= Joshua Stacher =

American political scientist and scholar

Joshua A. Stacher (born 1975) is an American political scientist and scholar of Middle East politics, authoritarianism, and social movements.

== Background and education ==

Joshua Stacher received his undergraduate degree at Washington and Jefferson College in 1998, having majored in History and English. He subsequently studied comparative politics and Middle Eastern Islamist movements at The American University in Cairo, there receiving his master's in Political Science in 2002.

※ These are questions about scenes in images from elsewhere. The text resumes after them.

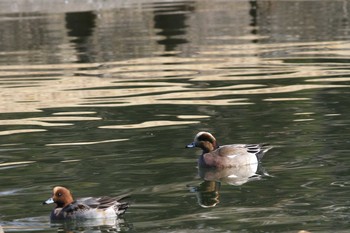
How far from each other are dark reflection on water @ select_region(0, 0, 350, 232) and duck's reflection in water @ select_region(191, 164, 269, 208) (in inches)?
1.3

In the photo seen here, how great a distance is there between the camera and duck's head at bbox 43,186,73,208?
1157 centimetres

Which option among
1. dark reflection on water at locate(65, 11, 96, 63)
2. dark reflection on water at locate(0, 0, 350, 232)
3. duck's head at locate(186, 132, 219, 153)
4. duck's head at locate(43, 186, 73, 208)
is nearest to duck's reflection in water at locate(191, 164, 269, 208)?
dark reflection on water at locate(0, 0, 350, 232)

In 2007 Stacher received his doctorate from the University of St. Andrews School of International Relations. His thesis was entitled “Adapting Authoritarianism: Institutions and Co-optation in Egypt and Syria”. He subsequently served as Post-Doctoral Fellow at the Maxwell School of Citizenship and Public Affairs, in Syracuse New York. In 2008 Stacher became Associate Professor of Political Science at Kent State University, Ohio.

Stacher speaks Arabic (Modern Standard, as well as Egyptian and Syrian dialects) at the advanced to fluent level.

== Published research ==

Stacher's peer-reviewed literature focuses on Egyptian politics and the relationship between authoritarianism, opposition parties and social movements, and political culture. Stacher has taken issue with the idea that deep-seated cultural or historical factors give Egyptians an inherently anti-democratic political culture. Instead he has attempted to show that Egypt's political culture is characterized by public apathy caused by the authoritarian nature of the state. Stacher has illustrated various ways in with the Egyptian government has acted to repress or frustrate opposition parties in order to retain power, while nominally allowing electoral choice.

Stacher's books include:
- Adaptable Autocrats: Regime Power in Egypt and Syria (2012)
- Watermelon Democracy: Egypt’s Turbulent Transition (2020)

== Public views ==

=== The Arabist ===

In 2005 Stacher was a frequent contributor to the Middle Eastern politics blog The Arabist, publishing over a hundred articles.

=== Muslim Brotherhood ===

In March 2007 Stacher, along with Professor Samer Shehata, wrote an op-ed that was published in The Boston Globe entitled "Hear out the Muslim Brotherhood" which criticized the United States government for refusing to deal with the organization. They argued that the group was "the most popular and organized political movement in Egypt" and that it had "demonstrated a commitment to working peacefully ... despite years of repression". As the oldest and most important Islamist group in the Middle East, an engagement with the Brotherhood would demonstrate a willingness on the part of the United States to talk to moderate Islamist groups, and signify a genuine commitment to "promoting democracy - not just to supporting those who are friendly to U.S. interests".